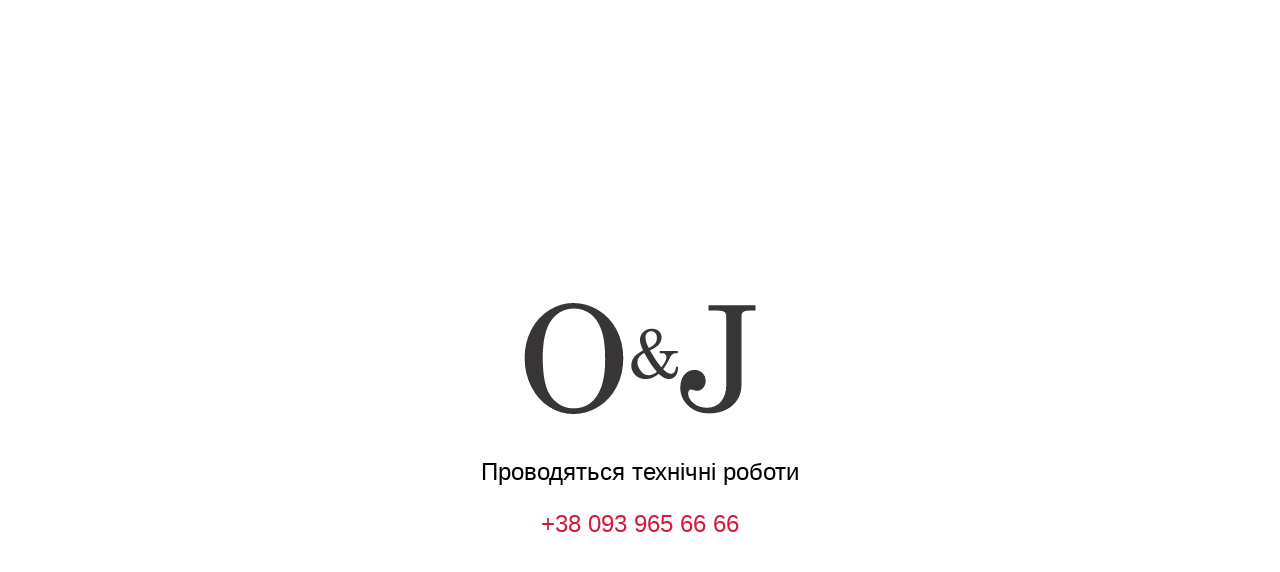

--- FILE ---
content_type: text/html; charset=UTF-8
request_url: https://oj-fashion.com/new/yellow-bomber-ksenia
body_size: 400
content:
<html>
	<meta charset="UTF-8">
	<meta name="viewport" content="width=device-width, initial-scale=1" />
	<head>
		<title>O&J Fashion</title>
	</head>
	<body style="min-height:100dvh; display: flex;align-items: center;justify-content: center;font-family: Arial; flex-direction: column;">
		
		<figure style="width: 300px; height: 220px;">
			<img src="/logo.svg" width="300" alt="" style="position: absolute;">
		</figure>
		<p style="font-size: 24px;">Проводяться технічні роботи</p>
		<a href="tel:+380939656666" style="    font-size: 24px;
    text-decoration: none;
    color: #d31b3b;
    position: relative;
    z-index: 100;
}">+38 093 965 66 66</a>
	</body>
</html>

--- FILE ---
content_type: image/svg+xml
request_url: https://oj-fashion.com/logo.svg
body_size: 5101
content:
<?xml version="1.0" encoding="UTF-8" standalone="no"?>
<svg
   xmlns:dc="http://purl.org/dc/elements/1.1/"
   xmlns:cc="http://creativecommons.org/ns#"
   xmlns:rdf="http://www.w3.org/1999/02/22-rdf-syntax-ns#"
   xmlns:svg="http://www.w3.org/2000/svg"
   xmlns="http://www.w3.org/2000/svg"
   viewBox="0 0 793.70667 1122.52"
   height="1122.52"
   width="793.70667"
   xml:space="preserve"
   id="svg2"
   version="1.1"><metadata
     id="metadata8"><rdf:RDF><cc:Work
         rdf:about=""><dc:format>image/svg+xml</dc:format><dc:type
           rdf:resource="http://purl.org/dc/dcmitype/StillImage" /></cc:Work></rdf:RDF></metadata><defs
     id="defs6"><clipPath
       id="clipPath18"
       clipPathUnits="userSpaceOnUse"><path
         id="path16"
         d="M 0,841.89 H 595.28 V 0 H 0 Z" /></clipPath></defs><g
     transform="matrix(1.3333333,0,0,-1.3333333,0,1122.52)"
     id="g10"><g
       id="g12"><g
         clip-path="url(#clipPath18)"
         id="g14"><g
           transform="translate(166.9985,622.2935)"
           id="g20"><path
             id="path22"
             style="fill:#373535;fill-opacity:1;fill-rule:nonzero;stroke:none"
             d="m 0,0 c -18.542,0 -33.569,-7.702 -45.073,-23.106 -11.507,-15.405 -17.26,-40.509 -17.26,-75.313 0,-37.752 5.895,-63.854 17.688,-78.307 11.789,-14.455 26.388,-21.682 43.79,-21.682 12.17,0 22.868,3.282 32.092,9.844 9.222,6.561 16.568,16.973 22.038,31.237 5.466,14.264 8.201,32.995 8.201,56.198 0,25.294 -2.567,45.048 -7.702,59.266 -5.135,14.215 -12.459,24.747 -21.966,31.594 C 22.298,-3.423 11.696,0 0,0 m -2.282,10.983 c 17.78,0 34.447,-4.684 49.994,-14.048 15.548,-9.369 27.718,-22.444 36.514,-39.227 8.795,-16.784 13.194,-35.683 13.194,-56.697 0,-21.017 -4.421,-39.988 -13.265,-56.911 -8.843,-16.93 -20.992,-30.121 -36.443,-39.582 -15.454,-9.461 -31.833,-14.191 -49.138,-14.191 -16.928,0 -32.807,4.634 -47.641,13.904 -14.834,9.273 -26.745,22.537 -35.73,39.797 -8.987,17.258 -13.479,36.395 -13.479,57.41 0,20.73 4.35,39.439 13.05,56.128 8.702,16.688 20.611,29.762 35.731,39.225 15.119,9.461 30.857,14.192 47.213,14.192" /></g><g
           transform="translate(433.4971,628.855)"
           id="g24"><path
             id="path26"
             style="fill:#373535;fill-opacity:1;fill-rule:nonzero;stroke:none"
             d="M 0,0 H 93.284 V -10.697 H 80.019 c -5.231,0 -8.964,-0.952 -11.198,-2.853 -2.234,-1.904 -3.351,-4.66 -3.351,-8.273 v -136.788 c 0,-10.556 -2.568,-20.091 -7.703,-28.598 -5.135,-8.512 -12.648,-15.262 -22.536,-20.254 -9.891,-4.993 -21.064,-7.491 -33.52,-7.491 -16.927,0 -30.762,4.969 -41.507,14.907 -10.747,9.935 -16.118,22.084 -16.118,36.443 0,10.649 2.71,19.161 8.131,25.533 5.42,6.368 12.075,9.555 19.969,9.555 6.465,0 11.79,-2.067 15.975,-6.204 4.184,-4.135 6.276,-9.391 6.276,-15.761 0,-5.516 -1.711,-10.152 -5.134,-13.908 -3.424,-3.757 -7.371,-5.633 -11.839,-5.633 -1.712,0 -4.091,0.474 -7.133,1.426 -2.566,0.76 -4.278,1.141 -5.135,1.141 -1.618,0 -2.902,-0.666 -3.851,-1.997 -1.048,-1.332 -1.569,-3.33 -1.569,-5.99 0,-7.133 3.588,-13.623 10.769,-19.471 7.179,-5.847 15.997,-8.771 26.459,-8.771 11.887,0 21.252,4.111 28.1,12.338 6.846,8.222 10.269,19.705 10.269,34.447 v 135.076 c 0,3.708 -1.26,6.49 -3.779,8.344 -2.521,1.854 -6.824,2.782 -12.908,2.782 l -18.686,0 z" /></g><g
           transform="translate(314.9131,544.0884)"
           id="g28"><path
             id="path30"
             style="fill:#373535;fill-opacity:1;fill-rule:nonzero;stroke:none"
             d="m 0,0 c 6.219,2.72 10.494,5.623 12.825,8.711 2.331,3.086 3.497,6.789 3.497,11.107 0,4.059 -1.068,7.276 -3.206,9.651 -2.137,2.374 -4.868,3.562 -8.192,3.562 -3.283,0 -6.004,-1.134 -8.161,-3.4 -2.16,-2.267 -3.24,-5.279 -3.24,-9.035 C -6.477,15.112 -4.317,8.246 0,0 m -8.873,-10.039 c -9.11,-5.052 -13.665,-11.119 -13.665,-18.2 0,-5.441 2.127,-11.152 6.38,-17.131 4.252,-5.982 9.554,-8.971 15.899,-8.971 5.398,0 10.904,2.181 16.517,6.542 -4.189,5.009 -7.945,9.963 -11.271,14.864 -3.325,4.9 -7.944,12.533 -13.86,22.896 m 11.336,5.052 c 5.604,-9.5 9.895,-16.43 12.871,-20.791 2.975,-4.361 6.231,-8.637 9.767,-12.824 6.755,8.376 10.133,15.198 10.133,20.466 0,2.375 -0.841,4.253 -2.526,5.635 -1.683,1.382 -4.209,2.073 -7.577,2.073 h -3.433 v 4.469 h 36.011 v -4.469 h -2.721 c -2.331,0 -4.253,-0.346 -5.764,-1.036 -1.512,-0.691 -2.904,-1.76 -4.177,-3.206 -1.275,-1.448 -2.818,-4.113 -4.631,-7.999 -3.686,-7.816 -7.633,-14.379 -11.838,-19.689 5.912,-6.046 11.068,-9.068 15.471,-9.068 2.675,0 4.907,1.058 6.699,3.174 1.79,2.114 2.987,5.764 3.593,10.945 h 4.08 c 0,-8.074 -1.738,-14.207 -5.213,-18.393 -3.477,-4.19 -7.869,-6.283 -13.18,-6.283 -2.979,0 -6.014,0.756 -9.101,2.266 -3.086,1.511 -6.812,4.253 -11.173,8.226 -5.009,-3.973 -9.478,-6.715 -13.405,-8.226 -3.93,-1.51 -8.14,-2.266 -12.63,-2.266 -8.16,0 -14.907,2.612 -20.24,7.837 -5.333,5.224 -7.999,11.658 -7.999,19.3 0,5.872 1.694,11.162 5.084,15.868 3.389,4.707 9.489,9.37 18.296,13.991 -4.101,8.419 -6.152,15.435 -6.152,21.049 0,6.088 2.212,11.27 6.639,15.544 4.424,4.274 9.855,6.412 16.289,6.412 6.131,0 10.966,-1.577 14.508,-4.727 3.54,-3.153 5.311,-7.342 5.311,-12.565 0,-4.967 -1.696,-9.511 -5.085,-13.635 C 16.98,2.968 11.012,-1.06 2.463,-4.987" /></g></g></g></g>   </svg>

▶ **Work order**
When a line of the records above contains the string "figure", count it once; then give the total and nothing else.

▶ **Output of the exercise**
2